Woman with Bible

GENTLY & LOWLY BIBLE STUDY

Introduction

Lesson 2
We do not have a high priest who is unable to sympathize with our weaknesses.
Hebrews 4:15

Chapters 3-5
Teaching Video 2

1. Before approaching chapter 3, how would you have answered the question, “What makes Jesus happy”? Has this chapter changed your answer in any way? (pp.35-38)

2. How would you put the quote from Thomas Goodwin on pages 37-38 into your own words? Is this the Christ you have been following and have instinctively believed to be there?

3. What was the joy awaiting Christ (Heb 12:2)? (pp. 39-40)

4. Have you deeply considered Christ’s “solidarity” with you in your Christian discipleship? What does this mean for your everyday life? (pp.45-46)

5. Consider the way in which Jesus is described in the first two full paragraphs on page 47. Is this how you tend to think of Jesus, or do you emphasize his deity and downplay his real humanity in your own thoughts of him?

6. Is it natural for us to think that anguish and pain are an isolating reality in our life?
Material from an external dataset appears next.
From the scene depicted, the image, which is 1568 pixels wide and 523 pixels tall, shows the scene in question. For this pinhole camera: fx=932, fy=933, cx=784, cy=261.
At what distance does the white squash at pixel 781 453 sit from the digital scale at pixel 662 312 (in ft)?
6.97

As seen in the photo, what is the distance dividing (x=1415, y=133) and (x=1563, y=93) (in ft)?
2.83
But how does this chapter clarify things for us? (pp. 48-49)

7. What is the significance of the common Greek word root dunamenon, as underscored at the bottom of page 52?

8. Consider the word “gently” in Hebrews 5:2, speaking of the priests and of Jesus as the perfect priest. Does this word surprise you in any way? What difficulty in your life right now that this word calms and heals? (pp. 53-56)

9. Consider the image of a father that John Owen uses in the block quote on page 55. What is Owen saying about the depth of feeling that Christ experiences toward his sinning people? 10. What is the difference between fixing your attention on your sin versus fixing your attention on Christ? (p. 57)

 

Lesson 3
Whoever comes to me I will never cast out.
John 6:37

Chapters 6-7
Teaching Video 3

1. What is a particularly precious truth to you emerging from the first half of John 6:37 (“All that the Father gives me will come to me”)? (pp. 60-61)

2. In light of the John Bunyan quote on page 62, consider your own heart. What are some ways in which you find your self wiggling out from under Christ’s promise never to cast you out? What in your life renders it difficult to believe Christ will never cast you out?

3. Do you find you heart operating in a way akin to the mock dialogue between us and Jesus on pages 63-64? How does John 6:37 surprise you?

4. What do you believe to be ultimately determinative of your security in Christ’s heart: your hold on him or his hold of you? What does scripture teach? (pp. 64-64)

5. What does the author mean by “the perseverance of the heart of Christ”? What does this perseverance mean for your life this week? (pp. 65-66)

6. Why do we not feel the full weight and horror of our sin? (pp.67-68)

7. What do Christ’s holiness and purity mean for the way he feels about the sin of those who do not belong to him? What do his holiness and purity mean for the way he feels about the sin of those who belong to him? (pp.69-70)

8. How would you summarize in your own words what Thomas Goodwin is saying in the quote on pages 70-71?

9. In what way(s) does Hosea 11 surprise you about God and his holiness? (pp. 72-74)

10. As you conclude your reflecting on Chapter 7, how has your view of divine holiness been changed or clarified?

Lesson 1
am gentle and lowly in heart.
Matthew 11:29

Chapters 1&2
Teaching Video 1

1. What role does the heart play in a person’s life? What are the implications of this for what Jesus says about his own heart? (pp. 18-19)

2. What are some of the ways in which the New Testament depicts the “lowly’? What does this teach us about Jesus? (pp.19-20)

3. What difference does it make in your everyday life that “no one in human history has ever been more approachable than Jesus Christ”? (p.20)

4. What does Jesus mean when he says, “My yoke is easy”? What does he not mean? (p. 22)

5. According to Thomas Goodwin, what misconception is Jesus correcting when he describes himself as “gentle and lowly”? How do you find yourself falling prey to that misconception in your own thinking? (pp. 23-24)

6. How do Jesus’s actions throughout the four Gospels manifest his heart for sinners? To whom does he naturally gravitate? (pp. 25-27)

7. Does stressing the compassionate love of Christ underemphasize other elements of his character? What considerations must we keep in mind as we answer this question? (pp. 28-29)

8. How is Jesus’s natural impulse toward sin and suffering different from our typical instinct? What can we learn from the example? (p.30)

9. How does Jesus reverse the interplay between the Old Testament categories of clean and unclean? What relevance does this have for your own life? (pp. 30-31)

10. How do we today receive and experience the same compassionate love that Christ demonstrated in his earthly ministry? (pp. 32-33).